Captioned web images:

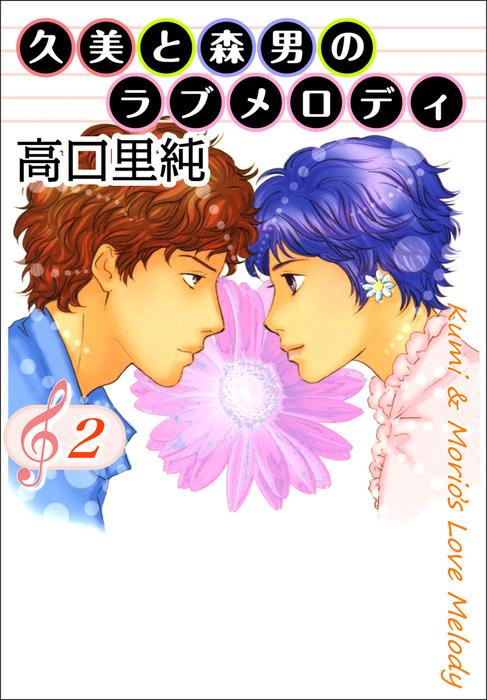 久美と森男のラブメロディ 2巻拡大写真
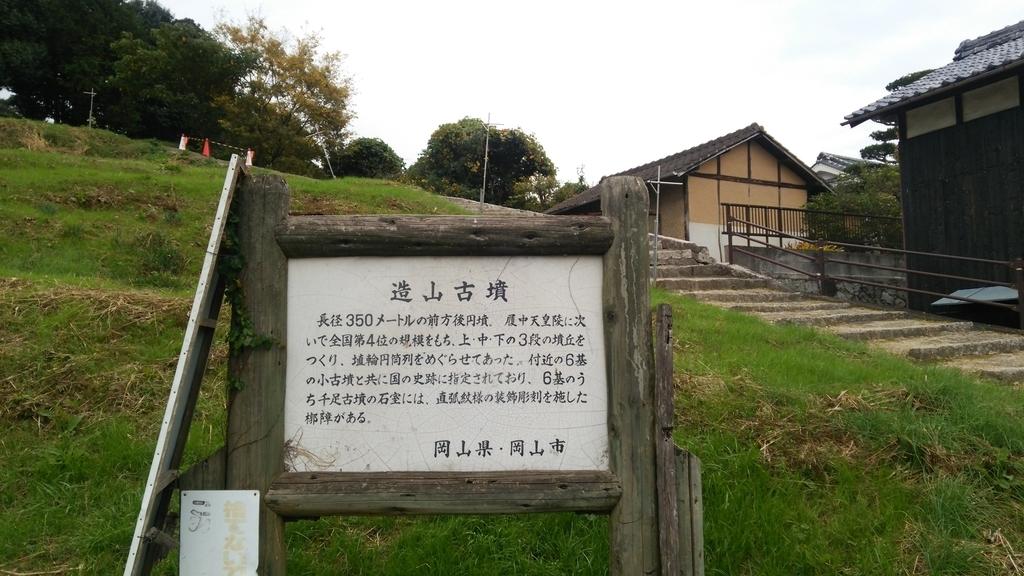 f:id:shukuzou:20181115124636j:plain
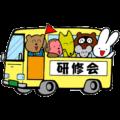 「宝塚再エネかれっじ」研修会のお知らせ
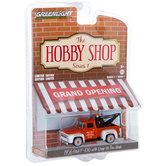 Hobby Shop Die Cast Car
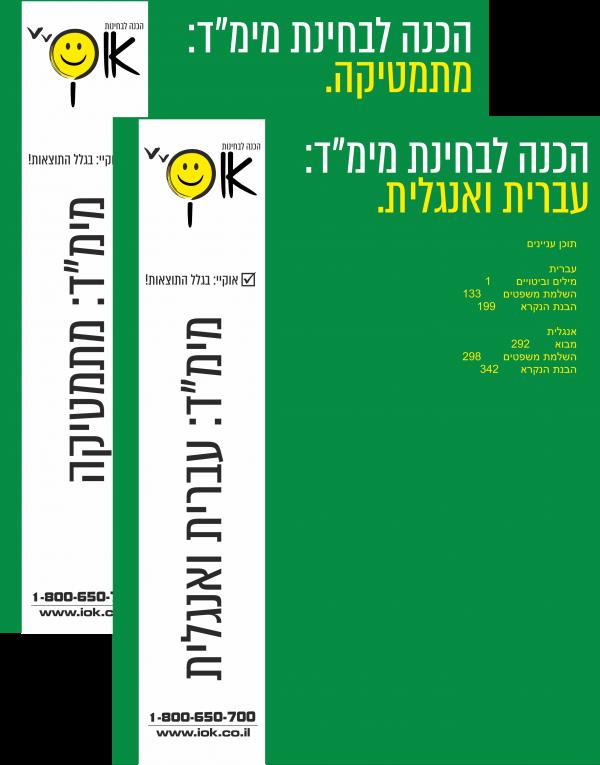 ערכת הכנה לבחינת מימד כוללת שני ספרים: 1. מתמטיקה 2. עברית ואנגלית והיא הערכה המקיפה ביותר בתחום. הספרים שלנו הם המעודכנים ביותר והמותאמים ביותר להכנה.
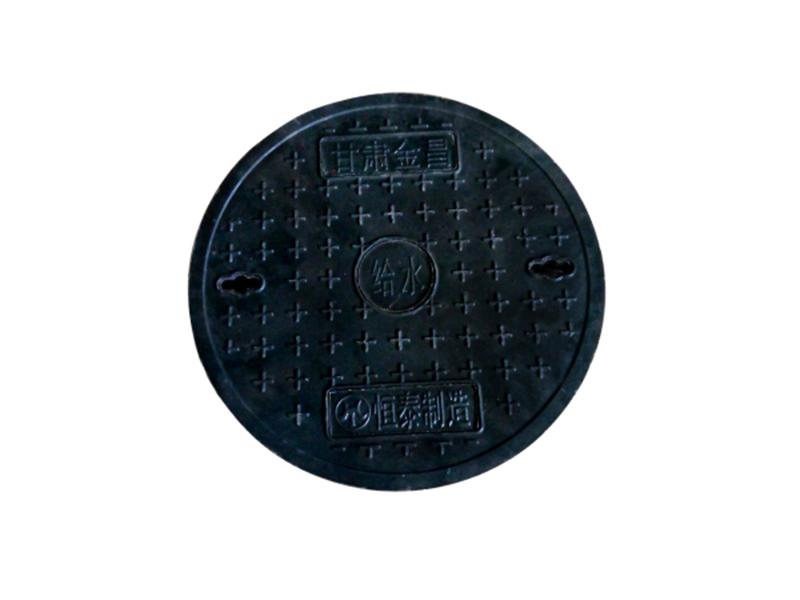 青海复合检查井-甘肃哪里有供应高质量的复合材料井盖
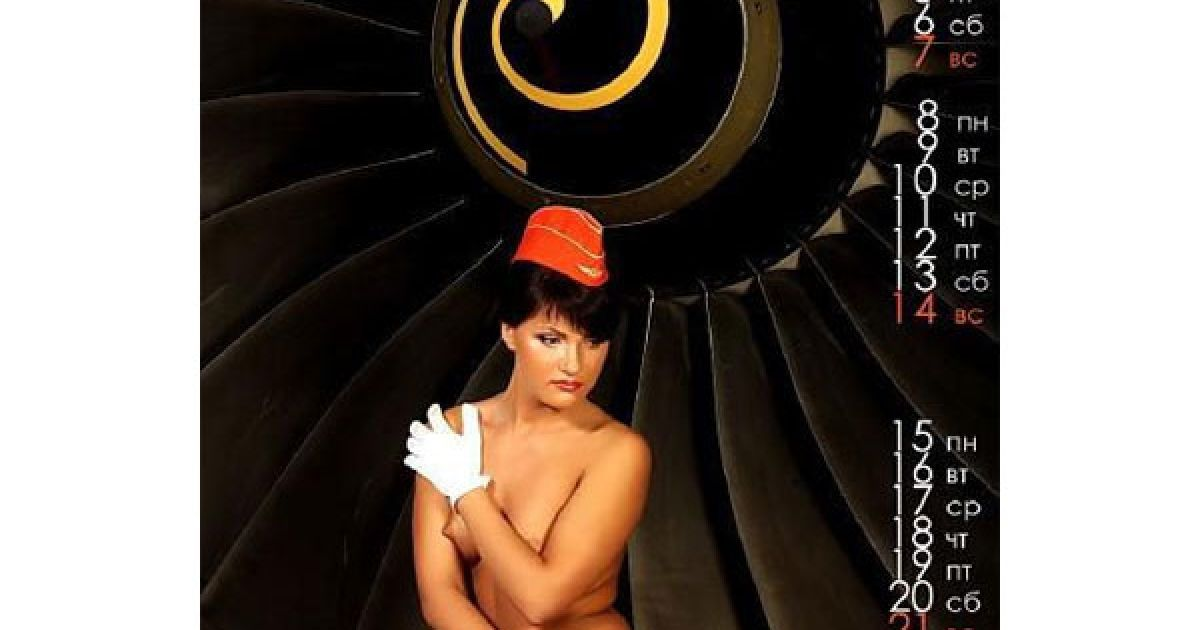"""""""Еротичні рекламні кампанії образливі і піддають бортпровідниць ризику"""", - секретар Асоціації бортпровідників Австралії Джо-Енн Девідсон. @ adme.ru"""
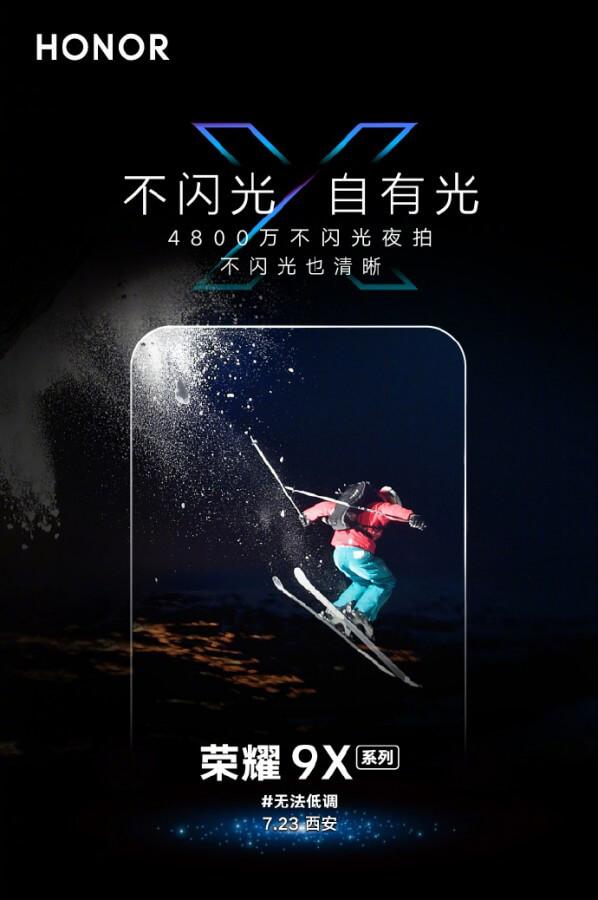 Honor 9X Pro Düşük Işık Çekimlerinde Fark Yaratacak!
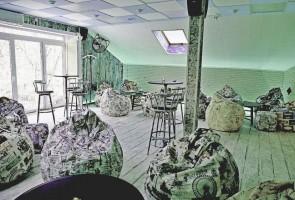 Nice Loft Мансарда в центре Москвы 0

** PROBLEM **
Starting at the line that contains "Honor 9X Pro", reproduce exactly and only the lines through the end of the entries above, with the pictures excluded.

** YOUR RESPONSE **
 Honor 9X Pro Düşük Işık Çekimlerinde Fark Yaratacak!
 Nice Loft Мансарда в центре Москвы 0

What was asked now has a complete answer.